La question que je vous pose est en fait celle-ci : considérez-vous vraiment que l’obligation vaccinale est plus coûteuse pour l’État que votre système ? Si la réponse est oui, cela signifie que votre système ne vise pas à vacciner le maximum de Français. (Applaudissements sur les travées des groupes SER, CRCE et GEST.)

risques de pénurie de vaccins

Mme le président. La parole est à M. Olivier Rietmann, pour le groupe Les Républicains. (Applaudissements sur les travées du groupe Les Républicains.)

M. Olivier Rietmann.
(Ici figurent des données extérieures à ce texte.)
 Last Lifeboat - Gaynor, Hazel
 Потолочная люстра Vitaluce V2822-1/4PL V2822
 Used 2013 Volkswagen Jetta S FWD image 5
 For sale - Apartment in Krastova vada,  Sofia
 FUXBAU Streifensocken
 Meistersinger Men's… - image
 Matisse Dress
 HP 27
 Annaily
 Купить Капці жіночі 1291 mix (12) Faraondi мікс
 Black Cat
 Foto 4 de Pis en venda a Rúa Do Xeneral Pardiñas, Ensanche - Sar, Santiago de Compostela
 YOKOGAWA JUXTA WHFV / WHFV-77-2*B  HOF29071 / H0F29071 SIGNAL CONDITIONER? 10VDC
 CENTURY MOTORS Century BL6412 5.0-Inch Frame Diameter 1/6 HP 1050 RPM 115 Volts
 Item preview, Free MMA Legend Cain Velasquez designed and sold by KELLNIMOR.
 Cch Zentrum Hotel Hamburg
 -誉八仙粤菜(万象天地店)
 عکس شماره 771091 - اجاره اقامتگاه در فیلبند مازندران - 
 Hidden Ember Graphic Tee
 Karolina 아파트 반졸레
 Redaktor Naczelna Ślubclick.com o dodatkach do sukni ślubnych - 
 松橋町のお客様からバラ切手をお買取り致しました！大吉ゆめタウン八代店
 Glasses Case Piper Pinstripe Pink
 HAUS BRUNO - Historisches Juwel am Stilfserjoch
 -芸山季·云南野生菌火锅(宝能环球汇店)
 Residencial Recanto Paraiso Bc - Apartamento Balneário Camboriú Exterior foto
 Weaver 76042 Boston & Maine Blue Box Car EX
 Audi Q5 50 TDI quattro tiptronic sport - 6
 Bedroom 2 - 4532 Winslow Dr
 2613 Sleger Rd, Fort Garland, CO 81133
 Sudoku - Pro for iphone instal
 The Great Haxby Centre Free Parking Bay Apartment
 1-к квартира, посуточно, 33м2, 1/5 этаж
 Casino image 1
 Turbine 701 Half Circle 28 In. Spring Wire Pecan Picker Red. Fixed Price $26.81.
Monsieur le Premier ministre, hier, lors de son audition à l’Assemblée nationale, plusieurs députés ont interrogé le ministre des solidarités et de la santé sur notre capacité d’approvisionnement en vaccins, alors que le passe sanitaire est devenu obligatoire à compter d’aujourd’hui pour accéder à de nombreux lieux. Sa réponse a été brève est limpide et c’est empreint de certitudes qu’il a assuré que plusieurs millions de doses étaient livrées chaque semaine. Vous avez ensuite précisé ses propos en annonçant l’existence d’un stock de 6 millions de doses, stocks auquel s’ajouteront, chaque semaine au mois d’août, 4,5 millions de doses.

Nous disposerons donc, dans le mois à venir, de 24 millions de doses. Nul besoin d’être grand clerc, monsieur le Premier ministre : le compte n’y est pas pour atteindre votre objectif de 50 millions de vaccinés d’ici à la fin de l’été. Les doses manquent. Pour preuve, les mails de l’agence régionale de santé (ARS) à différents centres de vaccination dont je me contenterai de lire les grandes lignes, celles qui figurent en rouge et en lettres capitales : « Très très urgent. Problème d’approvisionnement en vaccins au niveau national. Nous sommes contraints de fermer la prise de rendez-vous pour des premières injections via Doctolib et la plateforme téléphonique ». (Marques dapprobation sur les travées du groupe Les Républicains.)